• [Instructions for the task]: Reproduce each entry below exactly as it appears.

• [Supplied material]:
[Start of section]

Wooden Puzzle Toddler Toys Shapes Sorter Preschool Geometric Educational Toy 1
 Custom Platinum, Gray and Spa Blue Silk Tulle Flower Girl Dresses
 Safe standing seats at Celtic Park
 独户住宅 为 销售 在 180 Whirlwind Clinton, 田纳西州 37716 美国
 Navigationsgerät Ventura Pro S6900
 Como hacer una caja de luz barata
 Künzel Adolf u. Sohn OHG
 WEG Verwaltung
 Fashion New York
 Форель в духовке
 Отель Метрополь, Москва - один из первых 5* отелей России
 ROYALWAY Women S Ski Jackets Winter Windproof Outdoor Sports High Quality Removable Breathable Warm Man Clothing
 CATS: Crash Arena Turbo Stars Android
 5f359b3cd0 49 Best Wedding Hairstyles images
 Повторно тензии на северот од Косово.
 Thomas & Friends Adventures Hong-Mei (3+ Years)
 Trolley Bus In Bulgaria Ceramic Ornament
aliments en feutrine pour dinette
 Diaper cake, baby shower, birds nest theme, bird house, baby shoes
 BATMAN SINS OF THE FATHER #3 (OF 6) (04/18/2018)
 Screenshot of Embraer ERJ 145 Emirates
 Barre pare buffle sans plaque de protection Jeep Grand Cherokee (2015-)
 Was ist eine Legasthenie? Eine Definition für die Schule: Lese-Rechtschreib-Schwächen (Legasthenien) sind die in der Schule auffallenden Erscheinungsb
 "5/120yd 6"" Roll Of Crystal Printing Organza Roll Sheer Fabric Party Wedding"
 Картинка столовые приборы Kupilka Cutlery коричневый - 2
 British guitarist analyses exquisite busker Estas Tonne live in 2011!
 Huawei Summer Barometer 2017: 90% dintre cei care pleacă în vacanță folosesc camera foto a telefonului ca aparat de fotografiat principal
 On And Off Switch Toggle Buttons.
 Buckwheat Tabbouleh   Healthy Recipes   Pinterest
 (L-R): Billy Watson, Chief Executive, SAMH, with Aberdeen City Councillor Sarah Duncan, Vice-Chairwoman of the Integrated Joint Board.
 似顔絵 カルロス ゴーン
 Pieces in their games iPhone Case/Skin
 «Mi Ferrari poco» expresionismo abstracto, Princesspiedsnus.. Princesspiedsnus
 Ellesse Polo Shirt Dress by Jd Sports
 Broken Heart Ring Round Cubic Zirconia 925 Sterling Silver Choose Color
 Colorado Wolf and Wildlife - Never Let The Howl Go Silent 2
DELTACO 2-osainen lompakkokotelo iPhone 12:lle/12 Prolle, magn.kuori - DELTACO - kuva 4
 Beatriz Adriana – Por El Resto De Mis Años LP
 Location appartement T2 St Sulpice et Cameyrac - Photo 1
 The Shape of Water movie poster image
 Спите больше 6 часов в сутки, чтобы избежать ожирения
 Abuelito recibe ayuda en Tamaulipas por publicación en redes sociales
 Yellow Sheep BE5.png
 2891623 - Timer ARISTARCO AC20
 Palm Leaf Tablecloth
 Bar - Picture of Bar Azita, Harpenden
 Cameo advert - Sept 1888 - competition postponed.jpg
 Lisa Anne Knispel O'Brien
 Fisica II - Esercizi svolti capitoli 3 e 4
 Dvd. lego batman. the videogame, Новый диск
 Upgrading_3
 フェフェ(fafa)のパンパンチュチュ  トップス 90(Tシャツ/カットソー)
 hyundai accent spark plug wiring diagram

[End of section]

• [Solution to this exercise]:
Wooden Puzzle Toddler Toys Shapes Sorter Preschool Geometric Educational Toy 1
 Custom Platinum, Gray and Spa Blue Silk Tulle Flower Girl Dresses
 Safe standing seats at Celtic Park
 独户住宅 为 销售 在 180 Whirlwind Clinton, 田纳西州 37716 美国
 Navigationsgerät Ventura Pro S6900
 Como hacer una caja de luz barata
 Künzel Adolf u. Sohn OHG
 WEG Verwaltung
 Fashion New York
 Форель в духовке
 Отель Метрополь, Москва - один из первых 5* отелей России
 ROYALWAY Women S Ski Jackets Winter Windproof Outdoor Sports High Quality Removable Breathable Warm Man Clothing
 CATS: Crash Arena Turbo Stars Android
 5f359b3cd0 49 Best Wedding Hairstyles images
 Повторно тензии на северот од Косово.
 Thomas & Friends Adventures Hong-Mei (3+ Years)
 Trolley Bus In Bulgaria Ceramic Ornament
aliments en feutrine pour dinette
 Diaper cake, baby shower, birds nest theme, bird house, baby shoes
 BATMAN SINS OF THE FATHER #3 (OF 6) (04/18/2018)
 Screenshot of Embraer ERJ 145 Emirates
 Barre pare buffle sans plaque de protection Jeep Grand Cherokee (2015-)
 Was ist eine Legasthenie? Eine Definition für die Schule: Lese-Rechtschreib-Schwächen (Legasthenien) sind die in der Schule auffallenden Erscheinungsb
 "5/120yd 6"" Roll Of Crystal Printing Organza Roll Sheer Fabric Party Wedding"
 Картинка столовые приборы Kupilka Cutlery коричневый - 2
 British guitarist analyses exquisite busker Estas Tonne live in 2011!
 Huawei Summer Barometer 2017: 90% dintre cei care pleacă în vacanță folosesc camera foto a telefonului ca aparat de fotografiat principal
 On And Off Switch Toggle Buttons.
 Buckwheat Tabbouleh   Healthy Recipes   Pinterest
 (L-R): Billy Watson, Chief Executive, SAMH, with Aberdeen City Councillor Sarah Duncan, Vice-Chairwoman of the Integrated Joint Board.
 似顔絵 カルロス ゴーン
 Pieces in their games iPhone Case/Skin
 «Mi Ferrari poco» expresionismo abstracto, Princesspiedsnus.. Princesspiedsnus
 Ellesse Polo Shirt Dress by Jd Sports
 Broken Heart Ring Round Cubic Zirconia 925 Sterling Silver Choose Color
 Colorado Wolf and Wildlife - Never Let The Howl Go Silent 2
DELTACO 2-osainen lompakkokotelo iPhone 12:lle/12 Prolle, magn.kuori - DELTACO - kuva 4
 Beatriz Adriana – Por El Resto De Mis Años LP
 Location appartement T2 St Sulpice et Cameyrac - Photo 1
 The Shape of Water movie poster image
 Спите больше 6 часов в сутки, чтобы избежать ожирения
 Abuelito recibe ayuda en Tamaulipas por publicación en redes sociales
 Yellow Sheep BE5.png
 2891623 - Timer ARISTARCO AC20
 Palm Leaf Tablecloth
 Bar - Picture of Bar Azita, Harpenden
 Cameo advert - Sept 1888 - competition postponed.jpg
 Lisa Anne Knispel O'Brien
 Fisica II - Esercizi svolti capitoli 3 e 4
 Dvd. lego batman. the videogame, Новый диск
 Upgrading_3
 フェフェ(fafa)のパンパンチュチュ  トップス 90(Tシャツ/カットソー)
 hyundai accent spark plug wiring diagram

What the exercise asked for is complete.